The National Cancer Institute (NCI) note that “approximately 12.4 percent of women will be diagnosed with female breast cancer at some point during their lifetime.”
Worldwide, breast cancer is the most commonly diagnosed form of cancer in women.
Some of the main risk factors for breast cancer include being a woman, advancing age, and obesity after menopause.
Over the past few years, many studies have also been discussing the importance and potential impact of vitamin D in relation to breast cancer risk.
For instance, one such study — covered by Medical News Today earlier this year — that worked with a cohort of participants from Japan found that the women with the highest levels of vitamin D in their system had a significantly lower risk of cancer, compared with those with the lowest vitamin D levels.
Now, researchers at the Sao Paulo State University in Brazil have reached similar conclusions after analyzing the medical data of 627 Brazilian women aged 45–75.
Their findings are reported in a study paper — the first author of which is Dr.

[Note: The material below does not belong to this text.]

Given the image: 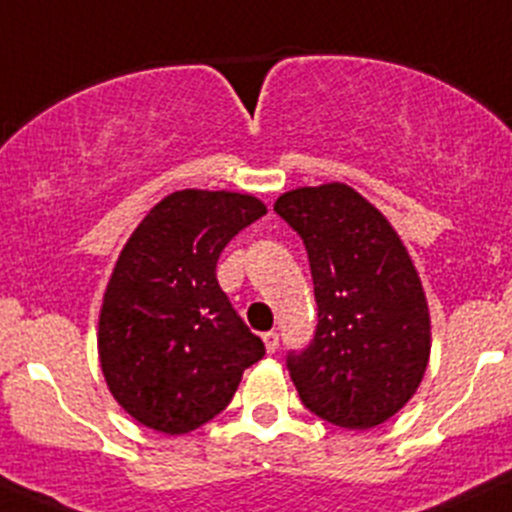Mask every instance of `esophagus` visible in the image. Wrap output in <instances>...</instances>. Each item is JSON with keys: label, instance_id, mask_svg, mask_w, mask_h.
<instances>
[{"label": "esophagus", "instance_id": "obj_1", "mask_svg": "<svg viewBox=\"0 0 512 512\" xmlns=\"http://www.w3.org/2000/svg\"><path fill=\"white\" fill-rule=\"evenodd\" d=\"M262 340H265L267 352H275V350H277V345H280V335H277L275 330L265 332V335H262Z\"/></svg>", "mask_w": 512, "mask_h": 512}]
</instances>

Murilo Renato Matos Machado — that appears in the journal Menopause, of the North American Menopause Society (NAMS).
‘Vitamin D may stop cancer cell growth’
These participants consisted of two groups of women: 209 diagosed with breast cancer, plus 418 cancer-free women who acted as the control group. All the participants had to have stopped menstruating for at least 12 months.
Comparing the medical information collected from the two groups of women, the researchers note that, at the time of diagnosis, the women with breast cancer had higher rates of low or very low serum (blood) vitamin D, compared with their cancer-free counterparts.
Also, a larger number of the women who had breast cancer had a high body mass index (BMI) or obesity, compared with the participants without breast cancer.
Finally, in conducting risk analysis — wherein the team adjusted for relevant modifying factors, such as age, BMI, and time from menopause onset — they concluded that women with breast cancer had a 1.5-fold higher risk than women without cancer to develop low vitamin D levels.
The authors hypothesize that appropriate levels of vitamin D in the system might help lower the risk of cancer by hindering cell proliferation.
According to Dr. JoAnn Pinkerton, the executive director of NAMS, “Although published literature is inconsistent about the benefits of vitamin D levels [in] breast cancer, this study and others suggest that higher levels of vitamin D in the body are associated with lowered breast cancer risk.”
“Vitamin D may play a role in controlling breast cancer cells or stopping them from growing. Vitamin D comes from direct sunlight exposure, vitamin D-3 supplements, or foods rich in vitamin D.”
Dr. JoAnn Pinkerton
Some foods with a high content of vitamin D, and that people may want to consider adding into their regular diets, include: fatty fish such as salmon or tuna, some sea foods such as oysters, mushrooms, and egg yolks.